La épica batalla entre curadores del globo no parece tener fin desde que, pocos meses atrás, se sucedieran simbólicos duelos por esgrimir quién tenía, entre sus colecciones, las más bonitas representaciones florales, la pieza prehistórica más incitante, la obra más espeluznante… Y así, varios desafíos, a los que se han subido cantidad de galerías y museos del mundo, dispuestos a dar pelea, a no deponer armas si de entretener al público y promocionarse vía tuits se trata. Los internautas, encantados, a juzgar por las réplicas que han tenido los enfrentamientos de #CuratorBattle; en especial, una de las últimas y más populares, acaso la más irreverente pugna: quién goza de las mejores nalgas.

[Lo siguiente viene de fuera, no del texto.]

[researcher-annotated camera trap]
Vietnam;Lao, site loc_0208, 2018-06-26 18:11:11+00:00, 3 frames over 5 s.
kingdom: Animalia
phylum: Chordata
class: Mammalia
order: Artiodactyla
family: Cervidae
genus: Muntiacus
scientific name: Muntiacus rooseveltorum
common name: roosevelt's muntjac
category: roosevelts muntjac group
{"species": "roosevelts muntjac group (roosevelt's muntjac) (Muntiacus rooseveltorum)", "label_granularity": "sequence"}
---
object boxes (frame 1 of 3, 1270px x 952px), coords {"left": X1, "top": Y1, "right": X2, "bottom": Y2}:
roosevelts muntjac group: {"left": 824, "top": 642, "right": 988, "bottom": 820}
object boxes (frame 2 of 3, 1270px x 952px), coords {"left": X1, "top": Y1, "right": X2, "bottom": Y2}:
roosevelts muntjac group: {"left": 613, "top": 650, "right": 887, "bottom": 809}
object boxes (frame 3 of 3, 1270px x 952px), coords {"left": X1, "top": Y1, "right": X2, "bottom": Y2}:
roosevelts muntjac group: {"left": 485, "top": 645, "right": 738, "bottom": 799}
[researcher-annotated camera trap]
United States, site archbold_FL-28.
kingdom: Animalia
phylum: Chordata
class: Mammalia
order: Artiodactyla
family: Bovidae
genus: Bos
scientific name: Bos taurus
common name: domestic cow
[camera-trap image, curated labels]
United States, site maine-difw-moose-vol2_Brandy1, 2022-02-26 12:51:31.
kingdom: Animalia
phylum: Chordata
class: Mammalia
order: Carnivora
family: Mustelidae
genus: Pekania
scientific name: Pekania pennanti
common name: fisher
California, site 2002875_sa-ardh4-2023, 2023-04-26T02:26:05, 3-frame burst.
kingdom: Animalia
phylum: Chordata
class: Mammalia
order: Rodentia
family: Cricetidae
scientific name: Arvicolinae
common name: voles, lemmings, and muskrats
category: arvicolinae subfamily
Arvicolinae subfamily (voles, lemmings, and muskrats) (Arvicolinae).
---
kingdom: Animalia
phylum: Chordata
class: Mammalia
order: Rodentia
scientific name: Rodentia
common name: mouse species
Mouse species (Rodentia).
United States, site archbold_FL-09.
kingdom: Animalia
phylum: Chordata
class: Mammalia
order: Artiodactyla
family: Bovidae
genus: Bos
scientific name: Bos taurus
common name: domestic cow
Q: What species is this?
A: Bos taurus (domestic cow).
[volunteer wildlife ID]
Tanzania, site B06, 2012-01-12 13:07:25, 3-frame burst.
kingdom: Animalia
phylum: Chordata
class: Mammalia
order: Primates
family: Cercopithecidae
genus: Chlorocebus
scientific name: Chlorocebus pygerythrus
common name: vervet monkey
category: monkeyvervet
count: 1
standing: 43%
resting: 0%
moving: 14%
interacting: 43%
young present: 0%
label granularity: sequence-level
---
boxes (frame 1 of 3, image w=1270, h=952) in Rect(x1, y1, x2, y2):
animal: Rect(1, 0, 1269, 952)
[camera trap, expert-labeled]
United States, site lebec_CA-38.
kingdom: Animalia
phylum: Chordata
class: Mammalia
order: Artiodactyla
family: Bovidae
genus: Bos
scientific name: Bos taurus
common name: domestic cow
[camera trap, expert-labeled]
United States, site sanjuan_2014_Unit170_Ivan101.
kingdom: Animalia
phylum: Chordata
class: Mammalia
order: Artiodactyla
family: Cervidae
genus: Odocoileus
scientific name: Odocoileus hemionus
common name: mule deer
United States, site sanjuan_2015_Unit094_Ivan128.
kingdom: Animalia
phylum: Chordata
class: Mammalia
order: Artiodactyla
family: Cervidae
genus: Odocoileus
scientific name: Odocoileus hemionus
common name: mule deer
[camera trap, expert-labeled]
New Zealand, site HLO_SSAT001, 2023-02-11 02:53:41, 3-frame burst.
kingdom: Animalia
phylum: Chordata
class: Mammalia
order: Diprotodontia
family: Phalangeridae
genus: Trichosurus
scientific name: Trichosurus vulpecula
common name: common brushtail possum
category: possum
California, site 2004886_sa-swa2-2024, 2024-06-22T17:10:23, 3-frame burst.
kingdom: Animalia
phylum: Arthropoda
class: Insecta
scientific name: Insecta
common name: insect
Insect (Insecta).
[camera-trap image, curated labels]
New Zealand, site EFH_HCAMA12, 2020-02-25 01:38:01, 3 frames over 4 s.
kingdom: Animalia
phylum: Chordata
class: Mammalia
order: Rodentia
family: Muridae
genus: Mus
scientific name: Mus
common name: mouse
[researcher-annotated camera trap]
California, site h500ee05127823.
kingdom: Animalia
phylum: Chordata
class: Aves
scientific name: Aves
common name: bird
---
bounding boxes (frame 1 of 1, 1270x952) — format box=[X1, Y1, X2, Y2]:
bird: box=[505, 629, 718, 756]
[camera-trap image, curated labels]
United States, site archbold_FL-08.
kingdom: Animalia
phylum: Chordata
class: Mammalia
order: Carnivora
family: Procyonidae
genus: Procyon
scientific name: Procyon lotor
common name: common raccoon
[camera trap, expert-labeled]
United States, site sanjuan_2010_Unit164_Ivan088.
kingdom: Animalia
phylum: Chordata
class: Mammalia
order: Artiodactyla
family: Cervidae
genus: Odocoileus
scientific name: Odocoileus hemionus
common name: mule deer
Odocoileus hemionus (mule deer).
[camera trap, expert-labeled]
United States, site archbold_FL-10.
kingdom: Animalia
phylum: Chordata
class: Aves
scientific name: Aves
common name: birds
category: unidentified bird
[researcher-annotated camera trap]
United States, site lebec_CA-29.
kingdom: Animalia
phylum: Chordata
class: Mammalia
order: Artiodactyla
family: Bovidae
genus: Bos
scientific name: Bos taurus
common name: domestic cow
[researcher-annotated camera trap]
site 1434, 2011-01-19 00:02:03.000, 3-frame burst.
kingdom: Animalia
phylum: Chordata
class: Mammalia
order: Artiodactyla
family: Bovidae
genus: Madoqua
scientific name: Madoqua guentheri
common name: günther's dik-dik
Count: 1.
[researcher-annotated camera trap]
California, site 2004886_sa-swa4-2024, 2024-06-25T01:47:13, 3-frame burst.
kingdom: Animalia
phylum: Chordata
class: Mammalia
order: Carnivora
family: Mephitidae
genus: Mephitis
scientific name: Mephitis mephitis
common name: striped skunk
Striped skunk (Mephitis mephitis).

O en honor a la exactitud, qué cuadro o escultura tiene las posaderas más cautivantes, un interrogante que llevó a que instituciones repasaran las piezas en su acervo para hacerse del título #BestMuseumBum. Como ya es costumbre, fue el Museo de Yorshire, en Inglaterra, el que propuso el tópico, al que pronto respondieron colegas de Canadá a Lituania, de Estados Unidos a Países Bajos, de Francia a Japón, y siguen las firmas de quienes esmeradamente desplegaron sus mejores cartas. Para ejemplos, el Museo Ashmolean de Oxford, que apostó por una estatua de bronce de un Zeus de turgente culete, digno del dios de los dioses; o el Museo de Arte Conmemorativo Ukiyo-e Ōta, en Tokio, que hizo lo propio con curvilíneos luchadores de sumo, ligeritos de pilcha, eternizados por Hokusai. En fin, para gustos los colores, entre lienzos de pintores como Amadeo Modigliani, William Etty o Henry Scott Tuke, trabajos de Botero, atletas romanos antaño cincelados en mármol… Donde, como se ha dicho, el acento está puesto en sus atributos traseros, fetiche de aquellos, sobra decir…

El rey del disimulo

Por #nyc, su más reciente serie, es válido afirmar que el reconocido fotorreportero estadounidense Jeff Mermelstein es un eximio fisgón. Al fin y al cabo, reúne allí tres años de imágenes robadas, furtivamente tomadas en las calles de la Gran Manzana, no a transeúntes sino a las pantallas de sus celulares. Más precisamente, a los chats en lo que estaban inmersos al momento de ser disimuladamente capturados por la cámara del cotilla Mermelstein, que se las ha apañado para gatillar cantidad de mensajes, desnudando el costado más extravagante, en ocasiones absurdo, de los neoyorkinos. “Todo empezó con una mujer mayor en la intersección de la Octava Avenida y la calle 46. Estaba escribiendo algo en su smartphone y logré sacarle una foto a la conversación. Decía algo acerca sobre testamentos y seis mil dólares en el ático. Me pareció fascinante, me abrió una puerta impensada para una colección”, vuelve sobre los orígenes del proyecto. Un proyecto que “se lee menos como un libro de fotos, más como una novela epistolar”, según afirma la crítica especializada acerca de la recientemente editada selección, donde las conversaciones mundanas lo abordan todo: humor, desazón, patetismo, flechazos, sexo, drogas… Desde intercambios sobre melones hasta embarazos no deseados, desde qué hacer con las sobras del mediodía hasta la contraseña para usar el baño de un café, desde citas a Marco Aurelio hasta el imperativo de hacerse de pez espada para cenar, son 150 las comunicaciones elegidas de un acervo personal de más de 1200; algunas, previamente compartidas en su cuenta de Instagram. “Me decanté por las charlas más absurdas, extrañas, sin sentido”, reconoce el fotógrafo callejero, que a la fecha no ha logrado descifrar algunos mensajes. “Es súper interesante pensarlos como si estuvieran codificados”, propone al lector, a la par que explica que ha impreso las imágenes en papel azul para emular el color y brillo que devuelve la pantalla. “En cierto modo es una propuesta bastante radical: las fotografías tienen menos que ver con fotografía que con literatura”, se regodea el varón, y pronto admite que #nyc ha sido su obra más desafiante. Ni falta le hace aclararlo: cómo ha logrado retratar tantas charlas sin que la gente lo notase y le echara la bronca del siglo queda como incógnita.